Description of the task - Task for the records below: copy exactly, and only, the line containing "Martial Peak Part 1 Chapter 1569 Gambar 8" and every line after it to the end, with pictures left out.

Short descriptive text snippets
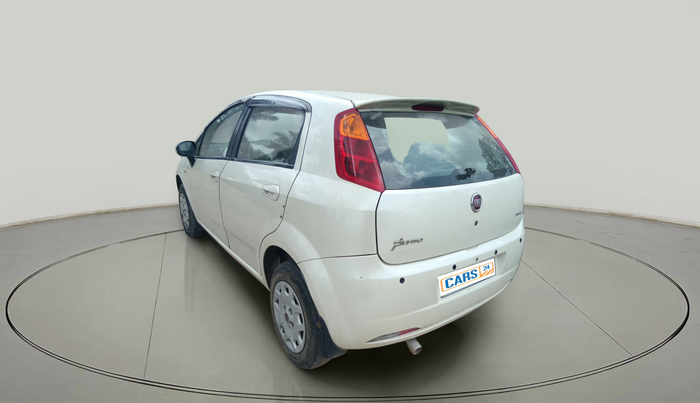 2013 Fiat Grand Punto Dynamic 1.2, Petrol, Manual, 74,293 km, exterior
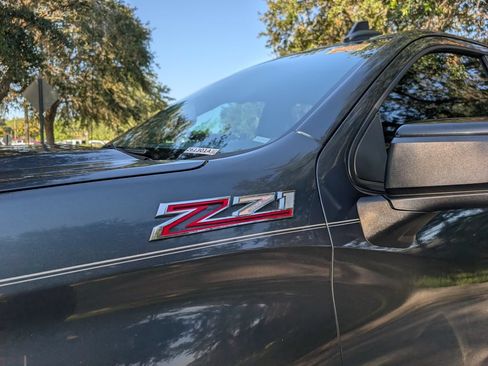 Used 2020 Chevrolet Silverado 1500 RST AWD/4WD image 11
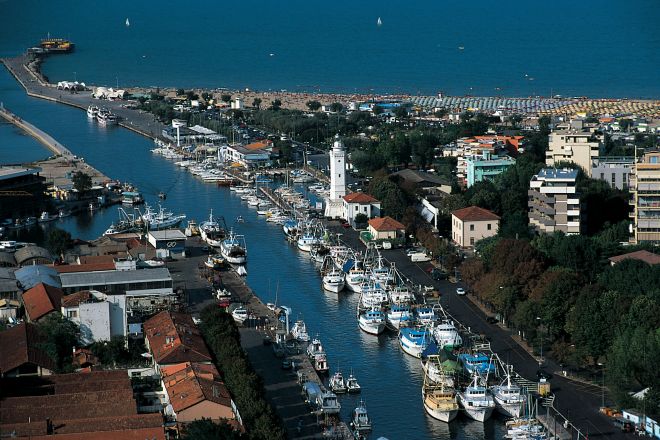 harbour view, Rimini photo by Raggi Liuzzi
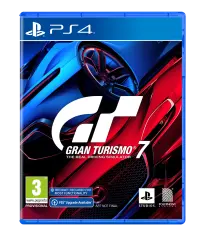 GRAN TURISMO 7 PS4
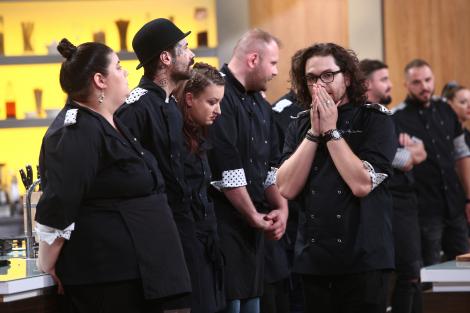 Gina Pistol, răvășitoare la Chefi la cuțite într-o rochie care a pus pe jar concurenții: “Zici că e păpușă vie!”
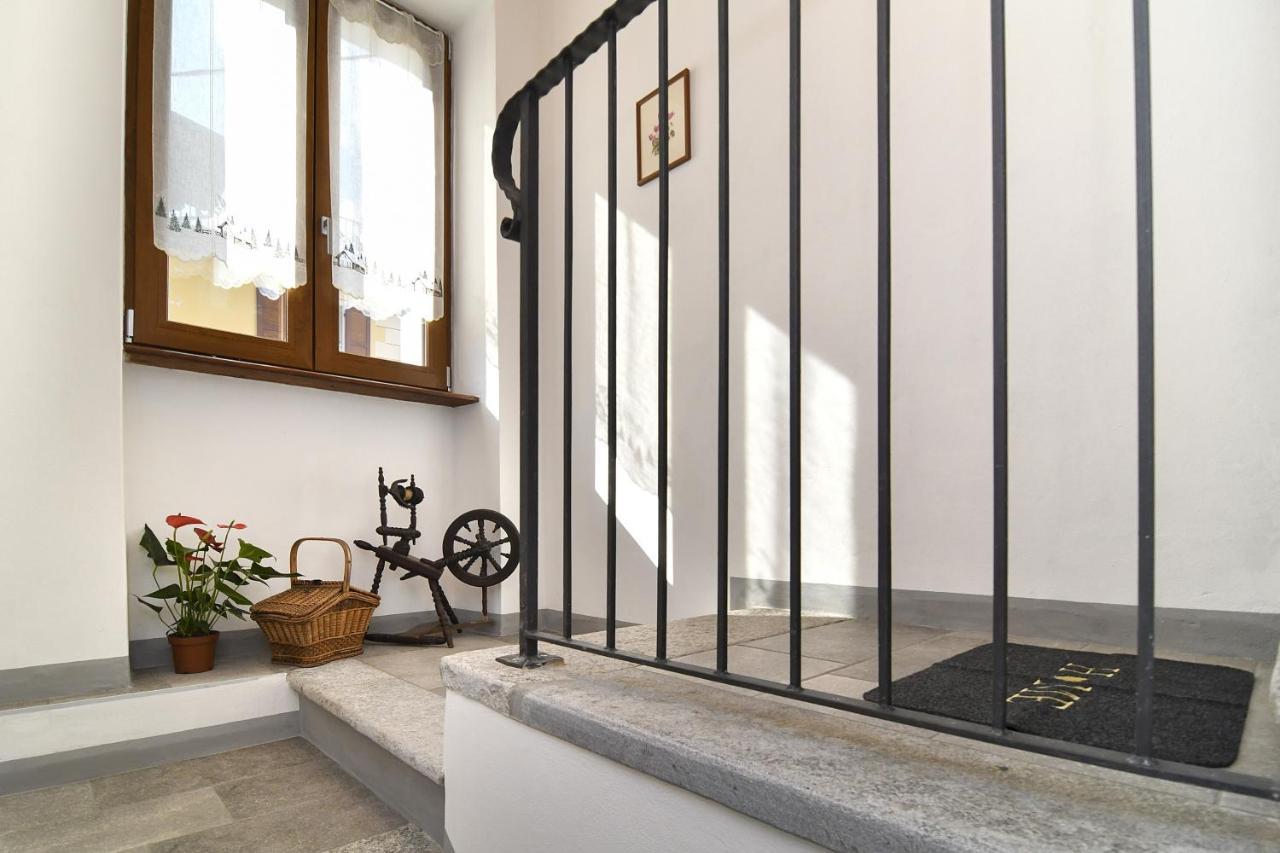 La Terrazza Apartman Malesco Kültér fotó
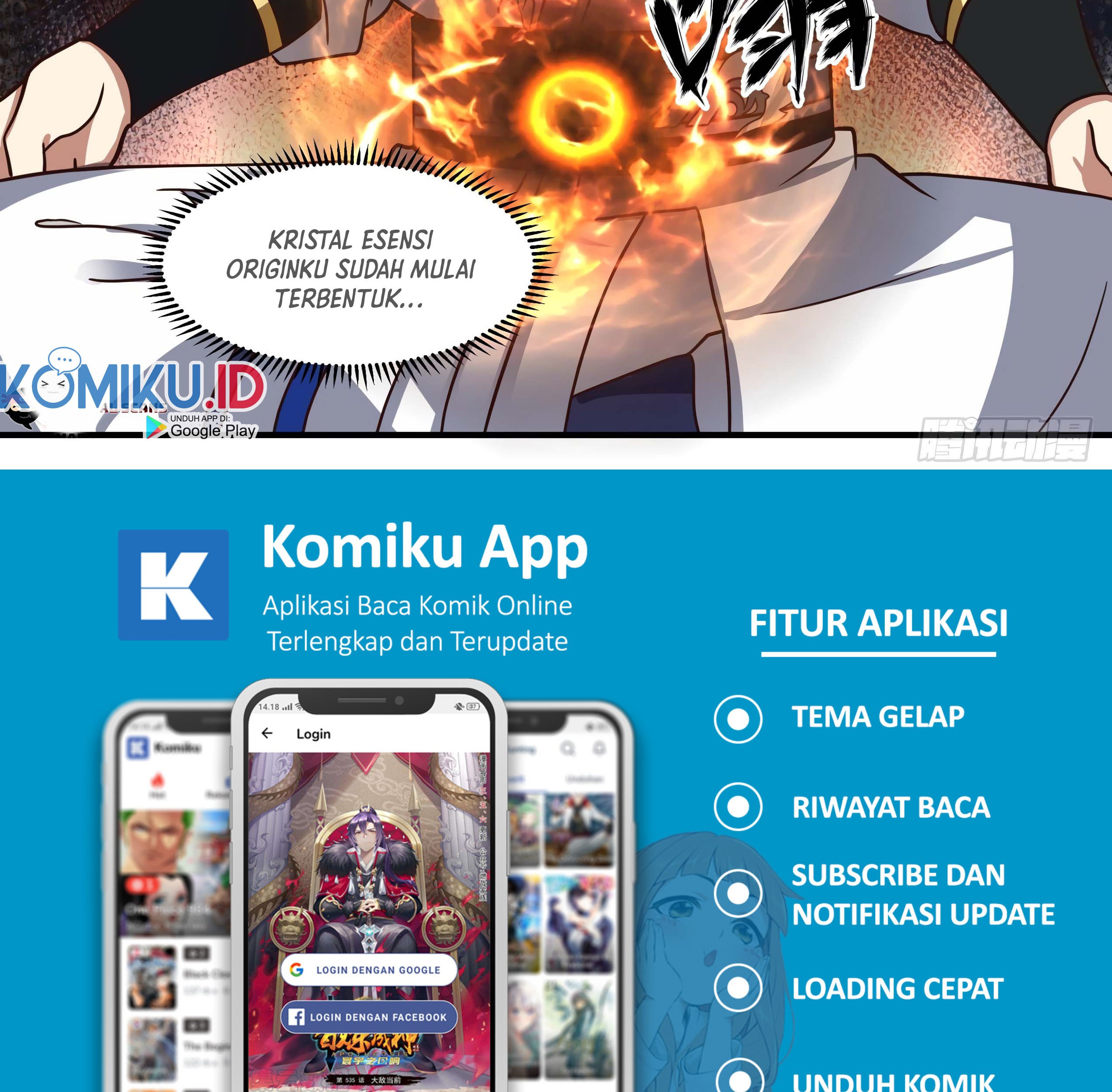 Martial Peak Part 1 Chapter 1569 Gambar 8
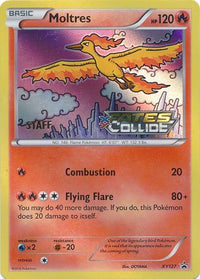 Moltres XY127-Kantocards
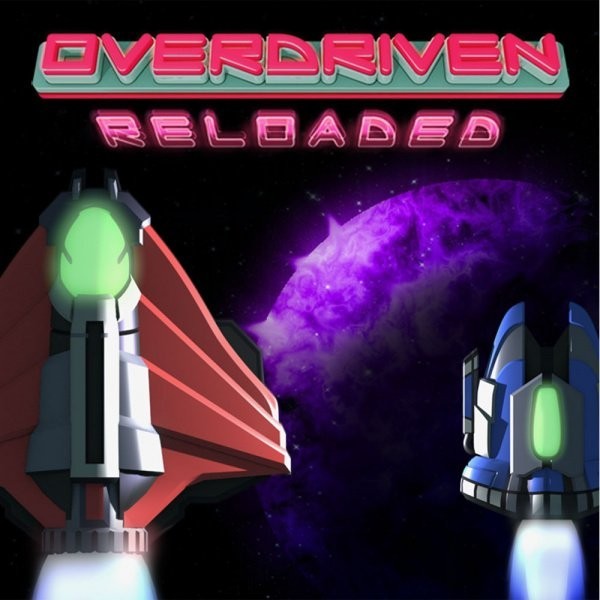 Portada oficial de Overdriven Reloaded: Special Edition  SWITCH
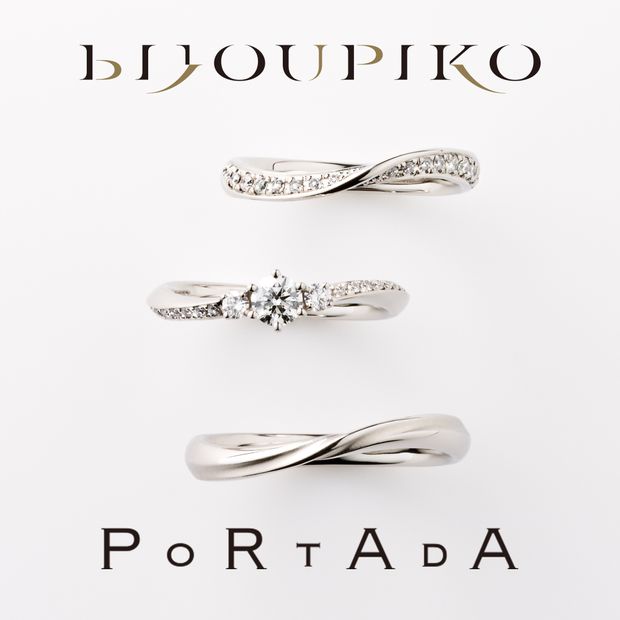 【BIJOUPIKO(ビジュピコ)】【OLA】オーラ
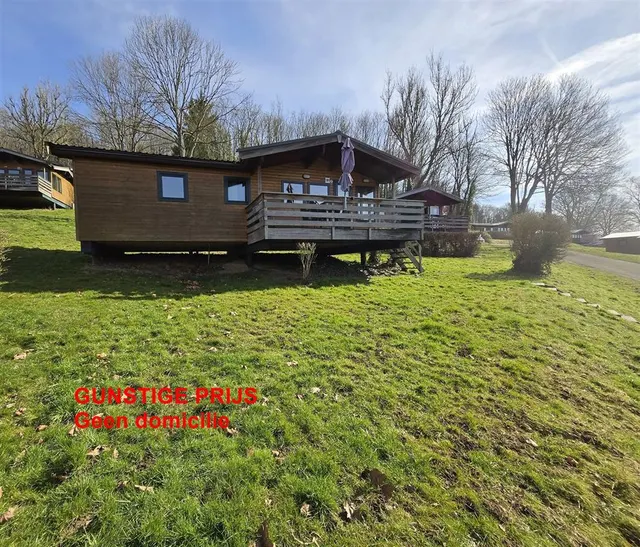 Chalet à vendre à Blaimont – 1/10
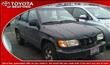 2001 Kia Sportage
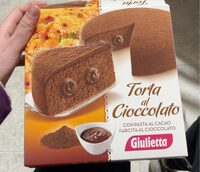 Torta al cioccolato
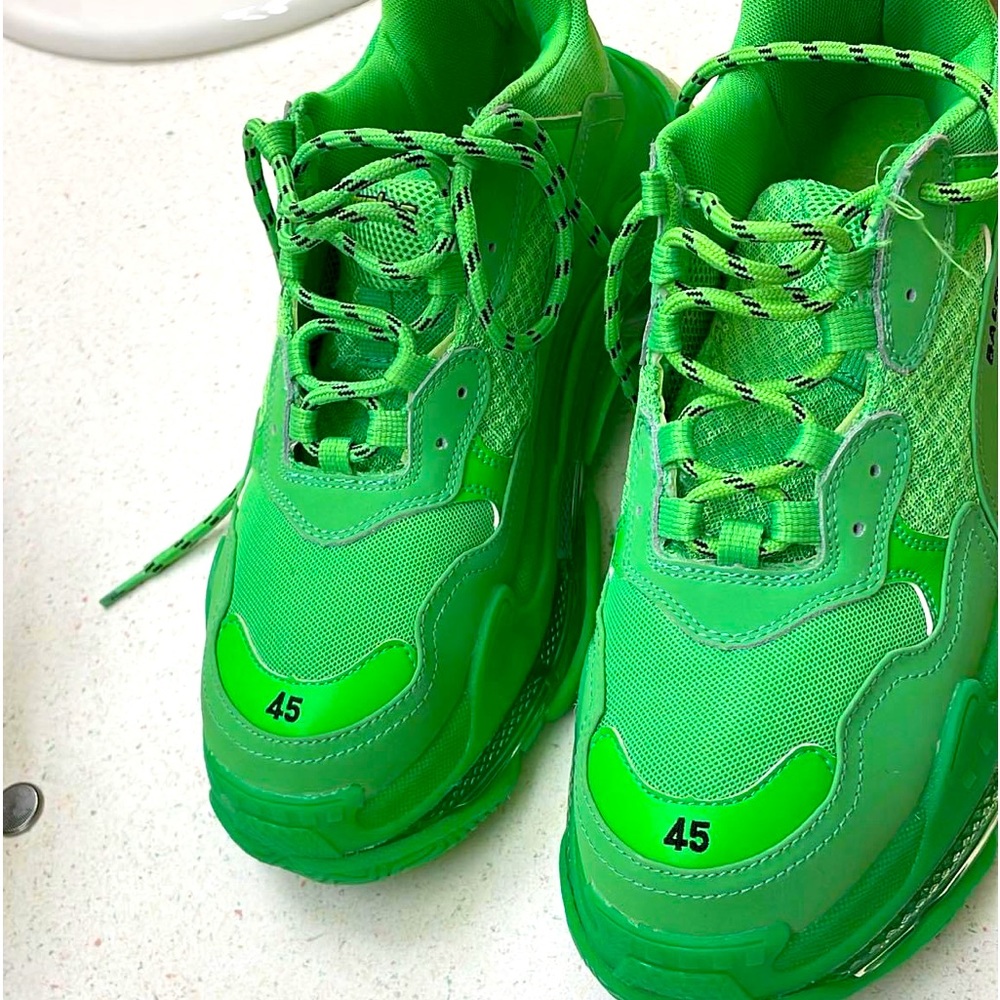 Balenciaga shoes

Written answer -
 Martial Peak Part 1 Chapter 1569 Gambar 8
 Moltres XY127-Kantocards
 Portada oficial de Overdriven Reloaded: Special Edition  SWITCH
 【BIJOUPIKO(ビジュピコ)】【OLA】オーラ
 Chalet à vendre à Blaimont – 1/10
 2001 Kia Sportage
 Torta al cioccolato
 Balenciaga shoes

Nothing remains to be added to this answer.